In an interview carried by Belgrade's media on Sunday, Hartmann said that with the acquittals the ICTY Appeals Chamber had created a legal precedent that would make the criminal prosecution of military commanders significantly more difficult or even impossible.
This shows that the ICTY, in the final stage of its work, has again been put under strict political control, Hartmann said, adding that the UN court had for years, with its brave interpretation of international criminal law, striven to reinforce the principle of culpability, creating legal obstacles which prevented states, including big powers, to wage wars without much concern that one day their leaders could be held to account.
It seems there are attempts to neutralise those legal restrictions so that the legal regulations that will remain should disturb them as little as possible, Hartmann said, adding that the ICTY had failed to encourage the restoration of confidence in the former Yugoslavia because there was still no will in the states in the region to recognise their own crimes and honestly deal with the past.
Hartmann called the trial against Croatian generals "legal regression," saying Gotovina's acquittal had reduced the crimes committed in the 1995 Operation Storm to isolated incidents.
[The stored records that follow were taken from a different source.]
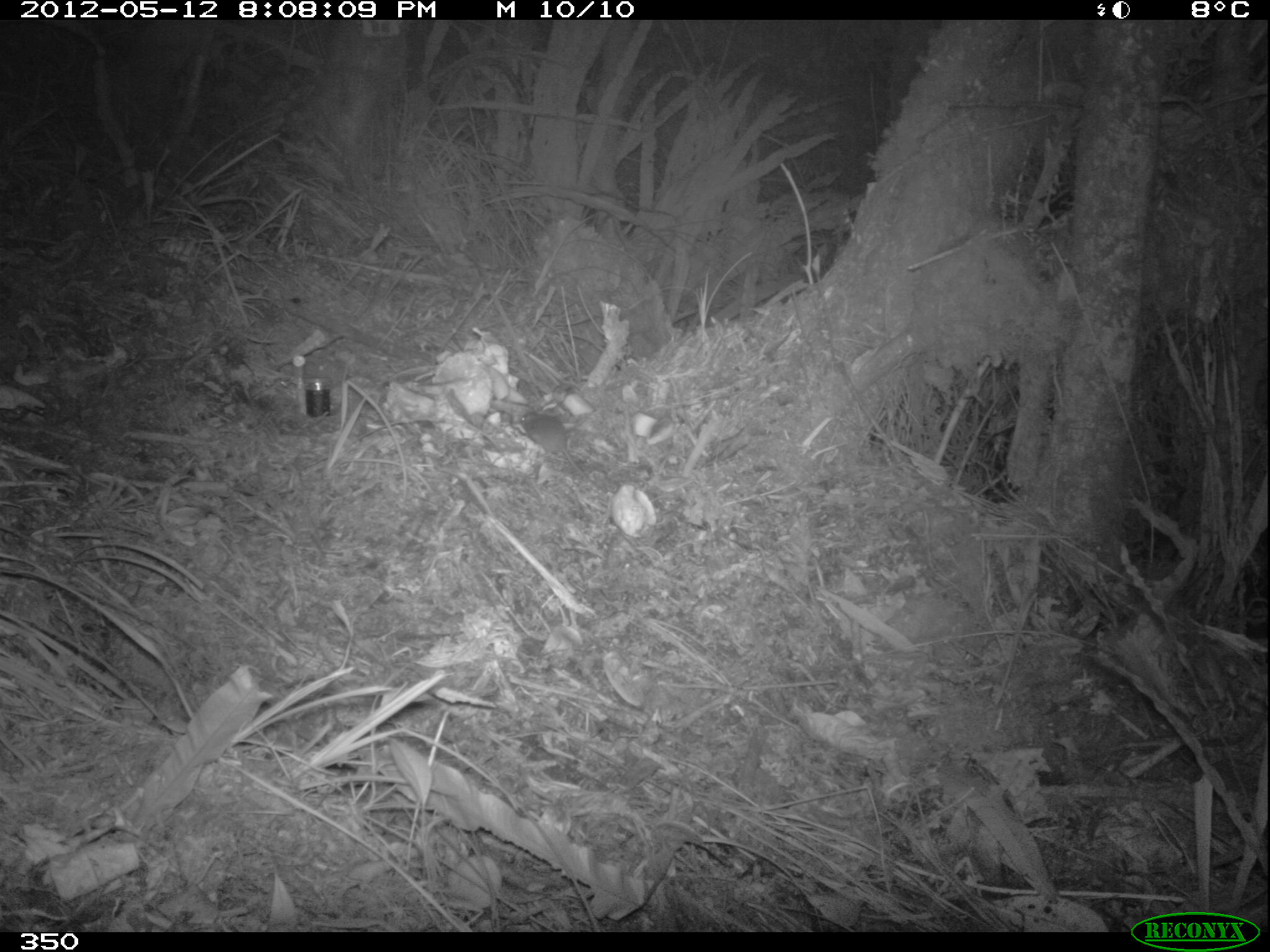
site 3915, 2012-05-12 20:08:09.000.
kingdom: Animalia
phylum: Chordata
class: Mammalia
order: Rodentia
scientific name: Rodentia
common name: rodents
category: unknown rodent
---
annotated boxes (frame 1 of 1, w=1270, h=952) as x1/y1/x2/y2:
unknown rodent: 519/410/606/494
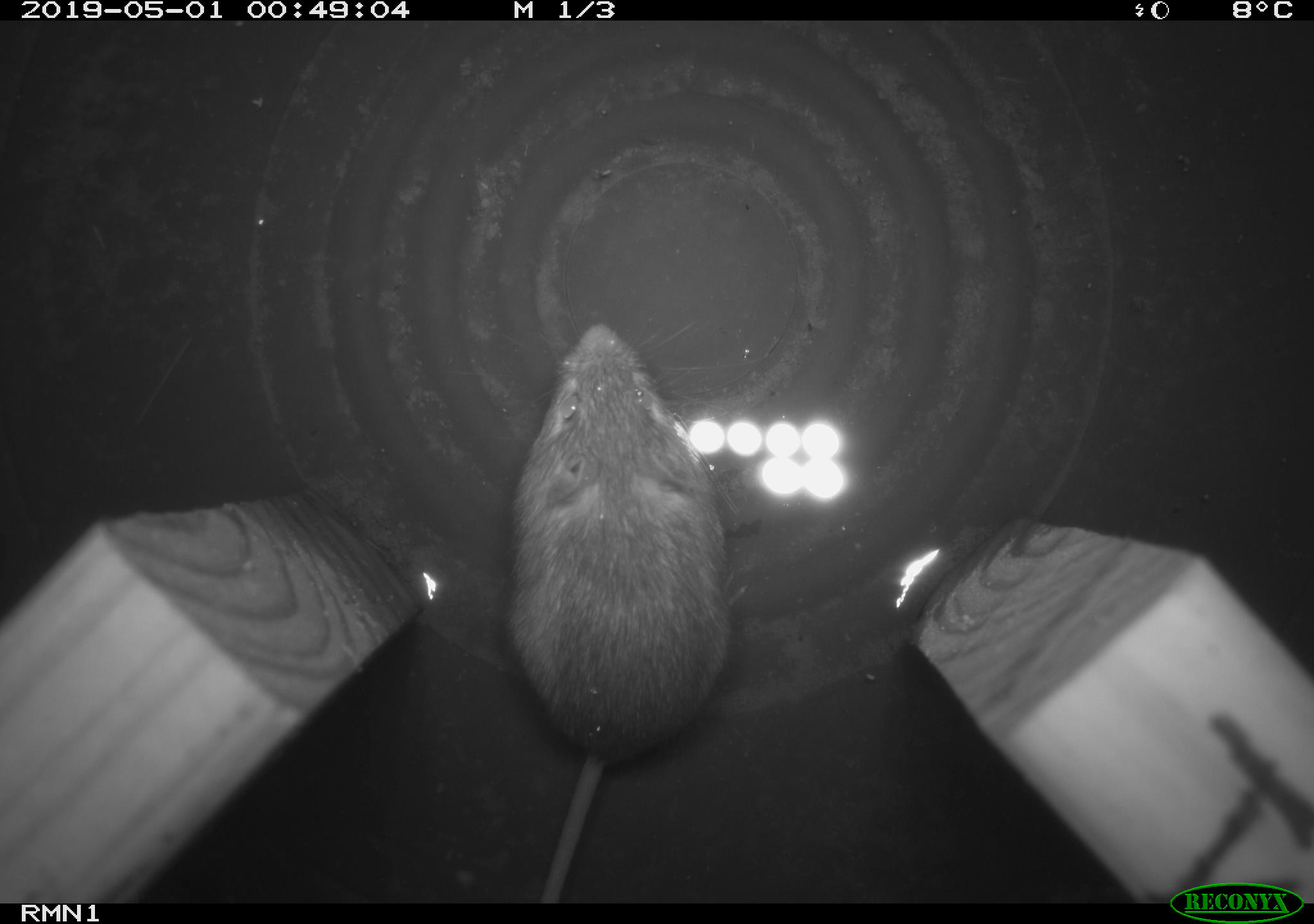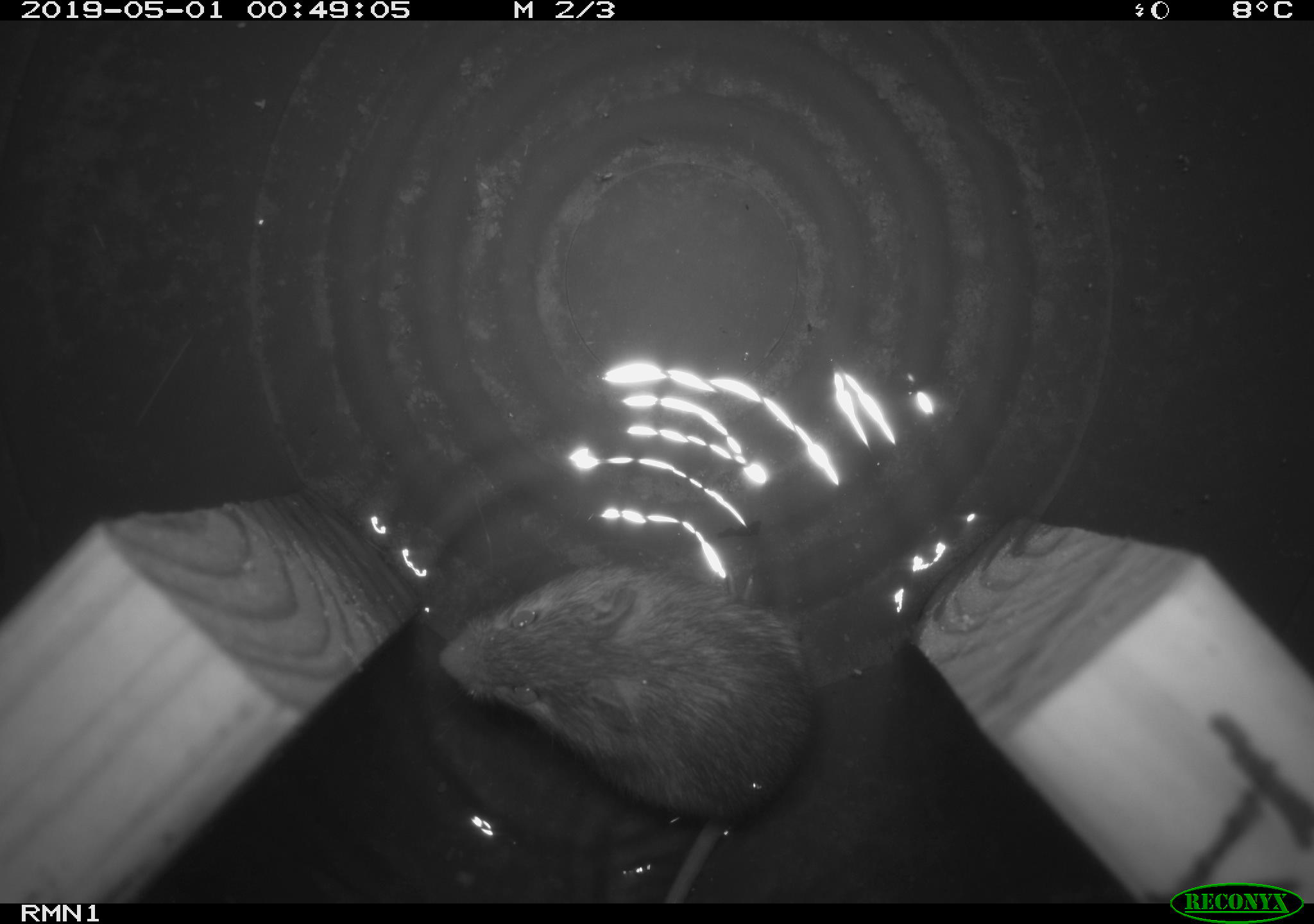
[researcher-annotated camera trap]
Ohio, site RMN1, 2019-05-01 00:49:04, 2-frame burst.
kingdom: Animalia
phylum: Chordata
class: Mammalia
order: Rodentia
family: Zapodidae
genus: Napaeozapus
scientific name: Napaeozapus insignis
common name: woodland jumping mouse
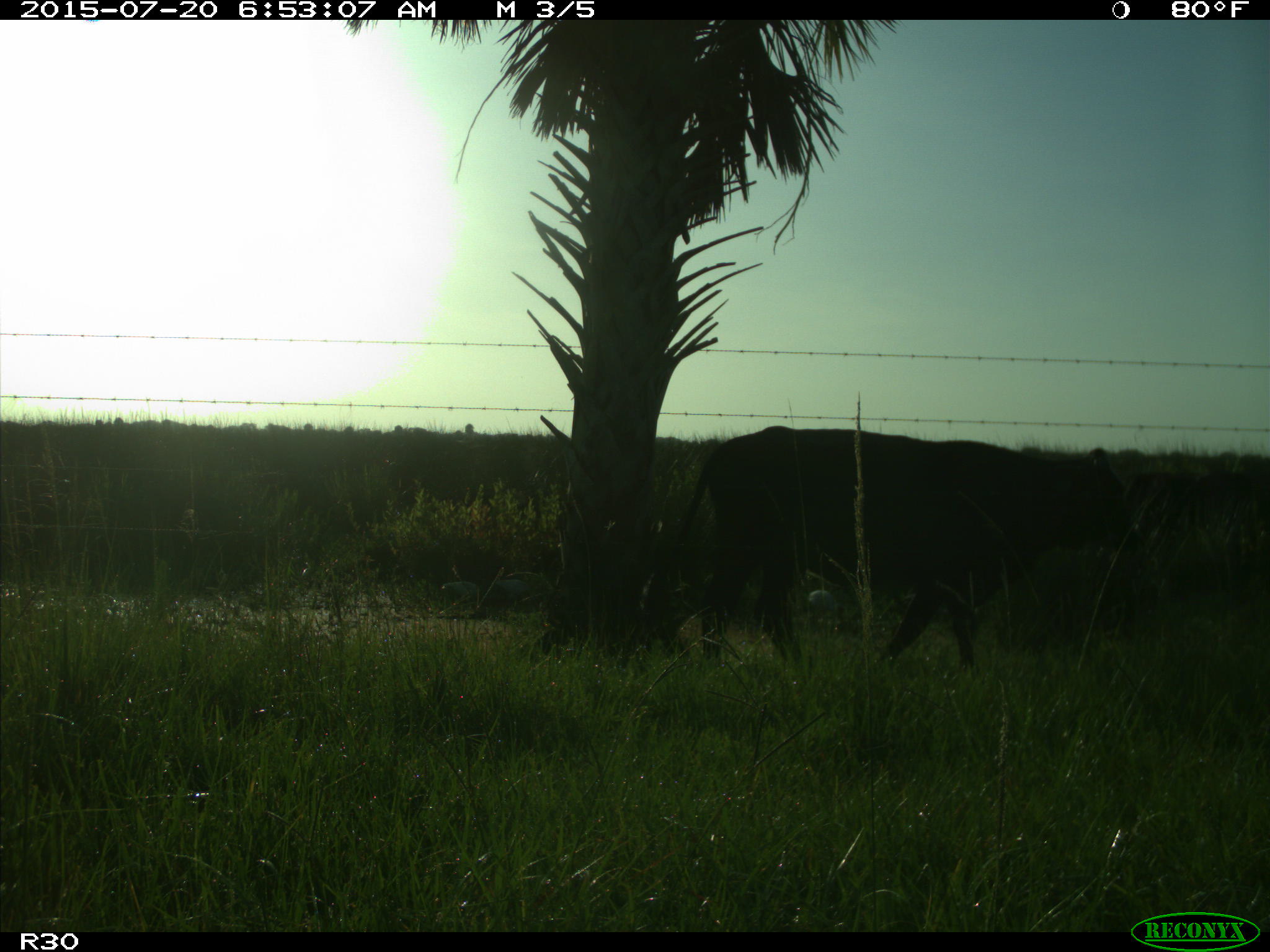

As for Perisic's acquittal, she said the ICTY had made it clear that it did not wish to rend "the veil of (former Serbian President Slobodan) Milosevic's elaborate deception," conceived to convince the international community and the public that Serbia had not taken part in the wars in Croatia and Bosnia.
With such a position, the Hague tribunal absolved Serbia of responsibility for the wars and the crimes, she said, adding that before its closure, the ICTY had handed down verdicts that would disrupt the process of dealing with the past in Serbia as well as in Croatia's administration and public.